Cumhuriyet yazarı Nuray Mert’in evrim teorisinin müfredattan çıkarılmasına ilişkin yazısında “Ben de evrim teorisinin bilim yerine konmasına karşıyım” diyerek, evrimin ‘bilim’ olmadığını öne sürdü. İstanbul Bilgi Üniversitesi Psikoloji Bölümü Öğretim Üyesi ve Psikoterapist Dr. Murat Paker, sosyal medya hesabından Nuray Mert’e yanıt vererek, “Teoriyse o zaman kanıtlanmamıştır, yani bilimsel gerçek olmamıştır’ zannı büyük bir cehalet ürünüdür” ifadesini kullandı.
Cumhuriyet yazarı Nuray Mert’in evrim teorisiyle ilgili tartışma yaratan ve sosyal medyada alay konusu olan görüşlerinin ardından, Psikoterapist Murat Paker, kişisel sosyal medya hesabından 5 maddelik bir açıklama yayımlayarak Mert’e yanıt verdi.
Paker, Nuray Mert’e yanıtında, “Teoriyse o zaman kanıtlanmamıştır, yani bilimsel gerçek olmamıştır’ zannı büyük bir cehalet ürünüdür.” derken, bilimde mutlak doğru olmadığını belirterek, “Mutlak doğru arayışının yeri bilim değildir” ifadesini kullandı.

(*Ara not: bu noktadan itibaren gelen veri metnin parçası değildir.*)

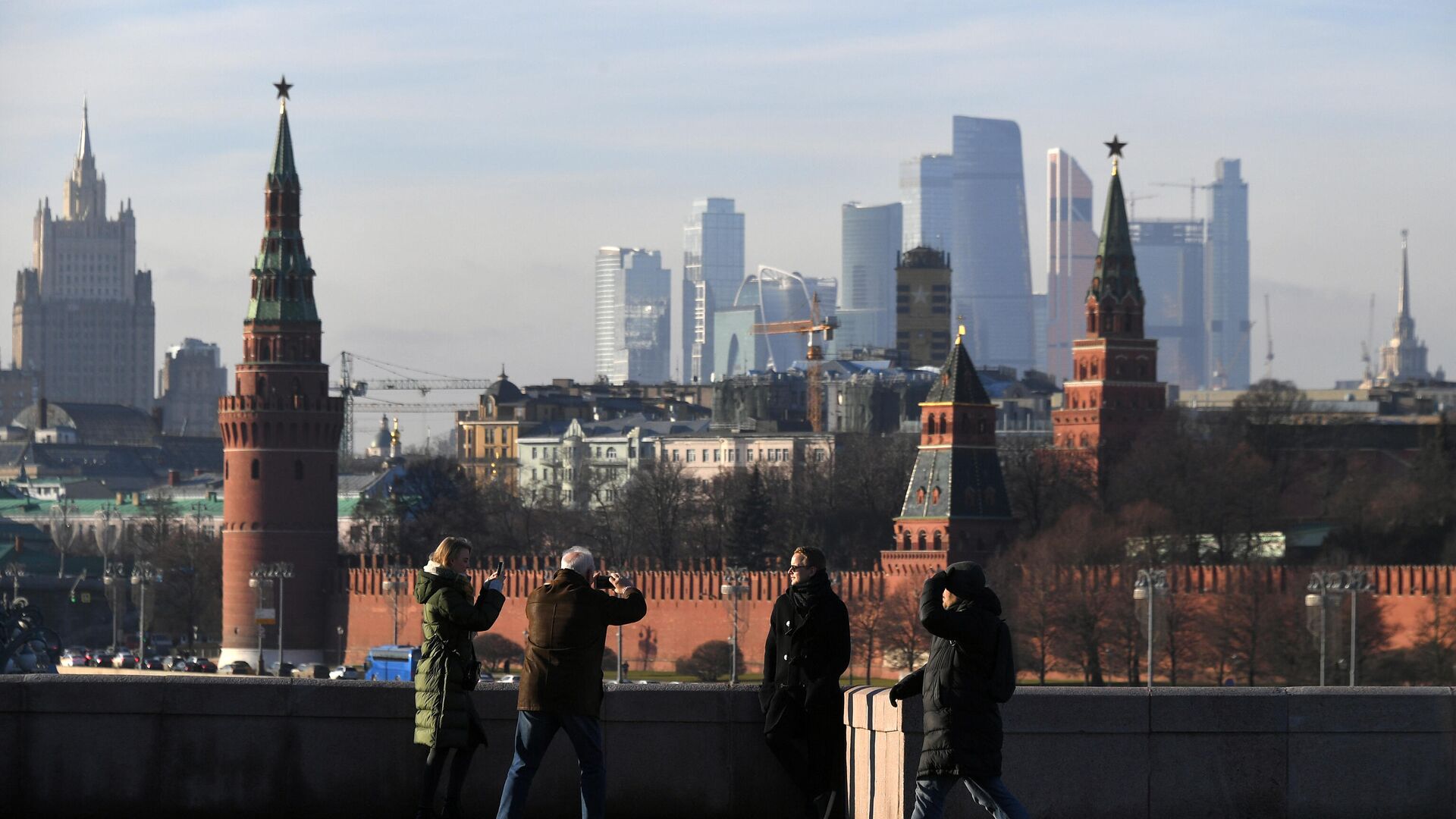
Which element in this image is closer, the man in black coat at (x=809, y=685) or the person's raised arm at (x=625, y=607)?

Paker’in Nuray Mert’e yanıtı şöyle:
“Evrim teorisi sonuçta bir teoridir, bilimin yerine konması doğru değildir” lafı üzerine bir kaç düzeltme yapmak gerekir:
1. Bütün bilimsel disiplinler (doğa, insan, sosyal bilimler dahil), zaten “teorilerle” ilerler. “Teoriyse o zaman kanıtlanmamıştır, yani bilimsel gerçek olmamıştır” zannı büyük bir cehalet ürünüdür.
2. Bilimde esas olan yöntemdir, hiç bir şekilde dinde olduğu gibi “mutlak doğru” yoktur. Bilimsel teoriler belli bir paradigma içinde kanıtlanabilirler. Bu durum, onların ileride yanlışlanamayacağı ve başka bilimsel teoriler tarafından yerlerinden edilemeyeceği anlamına gelmez. “Mutlak doğru” arayışının yeri bilim değildir.

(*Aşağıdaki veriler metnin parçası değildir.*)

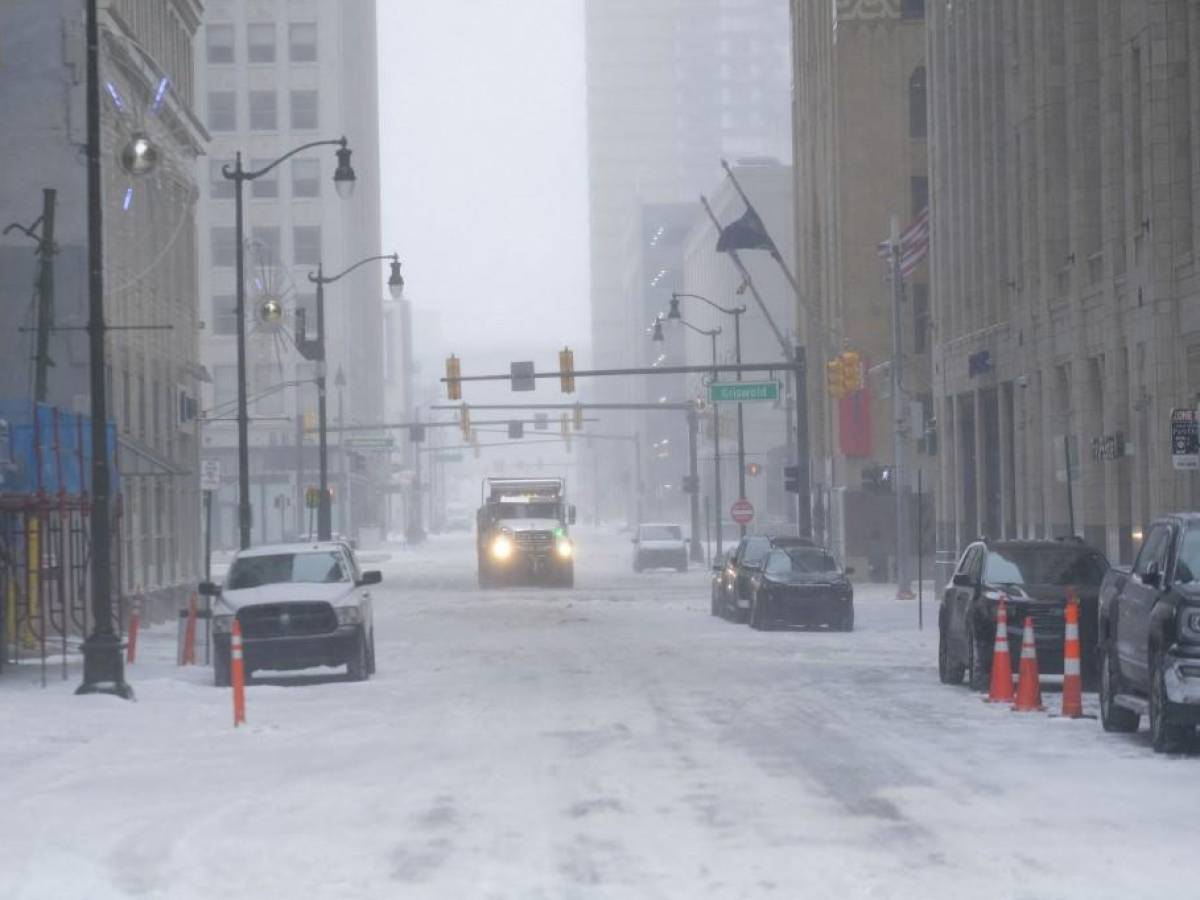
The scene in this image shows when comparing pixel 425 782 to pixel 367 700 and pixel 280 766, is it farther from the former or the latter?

3. Evrim teorisi de biyoloji disiplininin kurucu bilimsel teorisidir. Binlerce kez kanıtlanmıştır. Teorinin kendisi Darwin zamanından beri çok ciddi bir evrim geçirmiştir. Canlı, dinamik, yeni bulgularla sürekli yenilenen ve sürekli kendini sınayan bir bilimsel teoridir.

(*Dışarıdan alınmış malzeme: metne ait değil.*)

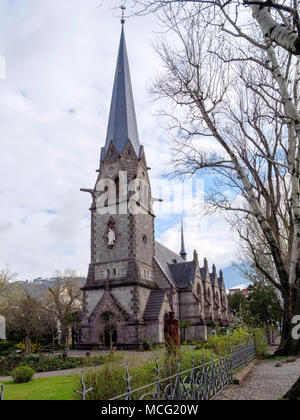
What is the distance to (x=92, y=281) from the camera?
102 ft

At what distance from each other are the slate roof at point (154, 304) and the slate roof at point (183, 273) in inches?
292

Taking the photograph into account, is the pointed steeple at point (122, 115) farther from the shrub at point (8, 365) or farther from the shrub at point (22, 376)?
the shrub at point (22, 376)

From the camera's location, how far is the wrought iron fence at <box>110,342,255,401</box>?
6.02m

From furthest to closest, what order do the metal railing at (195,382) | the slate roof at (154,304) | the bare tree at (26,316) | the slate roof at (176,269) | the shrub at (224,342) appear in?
the slate roof at (176,269), the slate roof at (154,304), the bare tree at (26,316), the shrub at (224,342), the metal railing at (195,382)

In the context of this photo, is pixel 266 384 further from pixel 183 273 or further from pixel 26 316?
pixel 183 273

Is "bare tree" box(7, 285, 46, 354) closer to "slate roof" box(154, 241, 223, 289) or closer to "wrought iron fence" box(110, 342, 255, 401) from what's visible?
"slate roof" box(154, 241, 223, 289)

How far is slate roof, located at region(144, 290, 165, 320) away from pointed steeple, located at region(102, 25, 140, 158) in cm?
1334

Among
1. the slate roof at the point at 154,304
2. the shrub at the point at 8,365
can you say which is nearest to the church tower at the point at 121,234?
the slate roof at the point at 154,304

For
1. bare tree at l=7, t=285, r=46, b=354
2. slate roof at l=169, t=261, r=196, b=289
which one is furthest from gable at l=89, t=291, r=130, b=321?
slate roof at l=169, t=261, r=196, b=289

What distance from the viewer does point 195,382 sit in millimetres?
7605

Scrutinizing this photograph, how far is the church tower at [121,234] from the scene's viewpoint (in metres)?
28.6

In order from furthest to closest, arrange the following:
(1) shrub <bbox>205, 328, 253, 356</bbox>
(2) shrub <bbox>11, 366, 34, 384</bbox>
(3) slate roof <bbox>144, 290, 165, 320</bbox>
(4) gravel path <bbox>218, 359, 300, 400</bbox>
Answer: (3) slate roof <bbox>144, 290, 165, 320</bbox>
(2) shrub <bbox>11, 366, 34, 384</bbox>
(1) shrub <bbox>205, 328, 253, 356</bbox>
(4) gravel path <bbox>218, 359, 300, 400</bbox>

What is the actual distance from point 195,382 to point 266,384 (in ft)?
12.8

4. Biyolojide evrim teorisinin şimdilik bilim-içi bir rakibi yoktur. “Yaradılış teorisi” gibi hikayeler, isminde teori lafı geçse bile bilimsel yöntemler kullanmayan, dolayısıyla bilimle bir ilgisi olmayan, kurmaca hikayelerdir, daha çok mitolojinin alanına girebilir.
5. Dolayısıyla temel bir bilim olan biyolojinin temeli konumundaki evrim teorisini müfredattan çıkarmak, çocuklarımızın bilimsel düşünceyle ilgilerini kesmek anlamına gelmektedir ve bunun sonuçları vahimdir.